Carl Wilson/The Daily Cougar


Members of the SGA Senate, contending with the sounds of karaoke singing from Coogs Café, hold their Wednesday meeting in the unfamiliar
surrounds of the University Center's Cougar Den.


The main concern with the bill is that it must be worded tightly so as not to allow UH administration to raise students' costs, said SGA President
James Robertson Jr.

Upon the recommendation of Spreeman-Harter, the senate sent the purchase agreement bill to committee for further consideration.

Once there is an indication of a "groundswell" of student support and "solid proof" that UH has sufficient funds to cover students, Spreeman-Harter
said she intends to circulate a petition to document the fact that students want the purchase agreement.

In other business, senior communication major Nora Ashour spoke to the senate about Arab and Muslim students' efforts to ensure that the Arab
Language Studies program remains in place next year.

"With all the Arabs, military personnel and business majors that want to learn Arabic, (College of Liberal Arts and Social Sciences Dean W.
Andrew) Achenbaum recognizes that it would be a good program," Ashour said.

The program is vulnerable to being cut because of a lack of funding, she said. "We have been told by administration that if we as the Arab
community don't raise the money, then the program will go away."

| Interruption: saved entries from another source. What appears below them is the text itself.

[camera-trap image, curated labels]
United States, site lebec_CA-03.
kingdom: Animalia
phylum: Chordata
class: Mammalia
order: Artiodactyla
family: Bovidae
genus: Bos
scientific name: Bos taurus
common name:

Estimates are that the program will cost $148,000 to run for the next two years, Ashour said. A more permanent endowment of $1 million to $5
million would be needed to ensure that the program doesn't fade away.

"Rice has an excellent Arab language studies program funded with money that was originally offered to UH," Ashour said. "I don't know if there are
politics behind it, but once people get enrolled, (the program) will be harder to get rid of."

Robertson replied, "That's just one part. The College of Business has had to cannibalize some programs. Some students come (to the business
school), get presented with all these excellent programs, and are told that only one is available, with 20 spots open."